Ignore Those Fading Sleigh Bells

Every year, it surprises me how quickly the holidays end. It’s an American thing, really; the idea that you do New Year’s Day and then, bam, you’re back to work immediately afterwards. I grew up in a country where we had the good manners and laziness to agree that you need at least a day after that to get used to the idea of getting back to normal, and preferably even more time if the New Year falls anywhere close to a weekend. “The holidays” when I was a wee kid were a two week period surrounding Christmas and New Year, and that’s just stuck in my brain as the accepted period ever since. Of course it’s two weeks: one for each of the holidays. Obviously.

It was, I think, my… first US holiday season that I realized things worked differently here. Either the first or second year after I got married, I remember we spent Christmas with her family and New Year back at home. I was back in the office on January 2, and I thought it was an unusual thing, something I commented on to other people in the office: can you believe that we have to work on the second day of the year I asked, and every single person said, “Yes, I can, that’s what we do here, what is wrong with you?” or some variation.

It was maybe the year after that when I had to work the day after Christmas and that just felt wrong on a molecular level. That’s still a holiday! It’s Boxing Day! It’s a thing, I believed (and still believe). Again, the rest of the United States didn’t share my outrage.

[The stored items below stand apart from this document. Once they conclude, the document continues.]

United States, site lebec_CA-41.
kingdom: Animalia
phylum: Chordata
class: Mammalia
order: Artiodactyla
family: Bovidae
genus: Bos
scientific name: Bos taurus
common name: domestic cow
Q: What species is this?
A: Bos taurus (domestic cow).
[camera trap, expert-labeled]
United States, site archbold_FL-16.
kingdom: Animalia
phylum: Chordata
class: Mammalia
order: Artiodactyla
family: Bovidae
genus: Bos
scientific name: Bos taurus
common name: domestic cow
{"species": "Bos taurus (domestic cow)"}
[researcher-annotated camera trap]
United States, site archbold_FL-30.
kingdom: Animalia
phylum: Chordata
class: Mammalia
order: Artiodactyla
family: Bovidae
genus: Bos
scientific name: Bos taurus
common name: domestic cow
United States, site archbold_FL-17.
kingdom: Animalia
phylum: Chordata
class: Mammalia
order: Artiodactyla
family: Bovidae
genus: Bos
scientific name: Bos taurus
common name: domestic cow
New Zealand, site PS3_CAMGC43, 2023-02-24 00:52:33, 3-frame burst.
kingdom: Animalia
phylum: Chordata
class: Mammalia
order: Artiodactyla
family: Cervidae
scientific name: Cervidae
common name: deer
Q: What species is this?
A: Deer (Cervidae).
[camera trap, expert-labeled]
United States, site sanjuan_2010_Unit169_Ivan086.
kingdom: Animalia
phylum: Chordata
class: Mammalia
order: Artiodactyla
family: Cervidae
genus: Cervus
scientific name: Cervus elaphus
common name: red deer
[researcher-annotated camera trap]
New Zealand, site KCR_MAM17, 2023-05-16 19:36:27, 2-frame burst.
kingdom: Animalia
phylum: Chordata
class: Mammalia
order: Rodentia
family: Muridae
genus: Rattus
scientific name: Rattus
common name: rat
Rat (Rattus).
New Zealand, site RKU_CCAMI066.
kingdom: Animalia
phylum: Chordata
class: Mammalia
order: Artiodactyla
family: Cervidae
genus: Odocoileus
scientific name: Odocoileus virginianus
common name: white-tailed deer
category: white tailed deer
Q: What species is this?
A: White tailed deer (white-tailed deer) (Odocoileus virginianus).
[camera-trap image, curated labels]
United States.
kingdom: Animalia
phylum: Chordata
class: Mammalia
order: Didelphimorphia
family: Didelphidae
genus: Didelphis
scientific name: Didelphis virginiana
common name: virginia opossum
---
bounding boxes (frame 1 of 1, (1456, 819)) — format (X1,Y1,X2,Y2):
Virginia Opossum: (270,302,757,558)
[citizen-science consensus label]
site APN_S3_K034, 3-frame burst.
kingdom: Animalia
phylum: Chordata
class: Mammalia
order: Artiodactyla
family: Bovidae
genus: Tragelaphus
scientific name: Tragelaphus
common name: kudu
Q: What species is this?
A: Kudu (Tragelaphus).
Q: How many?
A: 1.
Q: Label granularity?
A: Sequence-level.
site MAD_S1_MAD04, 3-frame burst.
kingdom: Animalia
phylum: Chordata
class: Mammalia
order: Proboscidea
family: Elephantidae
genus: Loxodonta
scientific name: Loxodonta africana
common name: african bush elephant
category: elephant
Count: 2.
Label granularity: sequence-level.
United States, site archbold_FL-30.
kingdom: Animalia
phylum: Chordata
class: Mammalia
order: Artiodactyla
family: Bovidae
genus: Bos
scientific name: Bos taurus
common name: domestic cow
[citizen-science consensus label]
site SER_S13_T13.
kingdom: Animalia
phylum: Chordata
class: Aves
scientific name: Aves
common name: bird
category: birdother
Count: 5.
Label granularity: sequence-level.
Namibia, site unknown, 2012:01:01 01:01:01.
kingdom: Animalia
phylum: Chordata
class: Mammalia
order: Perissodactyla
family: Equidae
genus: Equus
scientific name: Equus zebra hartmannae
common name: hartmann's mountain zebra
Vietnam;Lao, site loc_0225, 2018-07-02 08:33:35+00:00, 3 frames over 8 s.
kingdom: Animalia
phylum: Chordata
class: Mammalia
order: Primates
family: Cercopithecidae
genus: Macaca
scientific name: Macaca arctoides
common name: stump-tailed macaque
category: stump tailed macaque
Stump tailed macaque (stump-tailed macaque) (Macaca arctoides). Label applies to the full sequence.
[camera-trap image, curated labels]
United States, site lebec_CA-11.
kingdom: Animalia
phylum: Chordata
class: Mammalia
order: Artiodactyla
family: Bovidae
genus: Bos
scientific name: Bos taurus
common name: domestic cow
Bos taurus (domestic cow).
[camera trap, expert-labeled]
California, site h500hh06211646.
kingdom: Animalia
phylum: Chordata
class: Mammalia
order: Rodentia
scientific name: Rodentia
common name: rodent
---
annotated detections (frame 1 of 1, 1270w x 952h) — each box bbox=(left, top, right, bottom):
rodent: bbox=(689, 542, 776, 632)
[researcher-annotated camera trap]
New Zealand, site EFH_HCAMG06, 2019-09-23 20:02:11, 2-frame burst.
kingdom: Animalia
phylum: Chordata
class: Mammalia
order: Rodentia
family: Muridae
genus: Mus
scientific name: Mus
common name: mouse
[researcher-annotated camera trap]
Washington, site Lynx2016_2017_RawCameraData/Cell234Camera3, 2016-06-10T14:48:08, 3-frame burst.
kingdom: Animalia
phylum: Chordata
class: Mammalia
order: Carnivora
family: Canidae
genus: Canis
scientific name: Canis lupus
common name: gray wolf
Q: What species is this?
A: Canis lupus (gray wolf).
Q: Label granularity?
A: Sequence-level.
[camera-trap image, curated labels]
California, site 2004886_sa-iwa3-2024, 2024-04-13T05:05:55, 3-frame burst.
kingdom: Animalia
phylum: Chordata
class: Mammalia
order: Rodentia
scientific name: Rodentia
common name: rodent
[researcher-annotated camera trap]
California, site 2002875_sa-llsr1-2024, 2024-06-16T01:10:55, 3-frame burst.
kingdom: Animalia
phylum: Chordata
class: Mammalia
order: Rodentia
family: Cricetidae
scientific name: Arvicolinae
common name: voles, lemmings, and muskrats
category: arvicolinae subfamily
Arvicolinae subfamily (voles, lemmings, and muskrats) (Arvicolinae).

Maybe this is best; maybe it’s good that we move on so quickly, and don’t dwell on the fact that we’re still in the official 12 Days of Christmas. (They last until January 4, because they start on Christmas Eve, in case you didn’t know.) It’s a new year, after all, and a new beginning for those who like to think that way. Let the holidays fade into the background quickly while we all turn our attentions to what’s next. Well, except for those of us who’re grumbling about the fact that we’ve not even taken the tree down yet and what the fuck.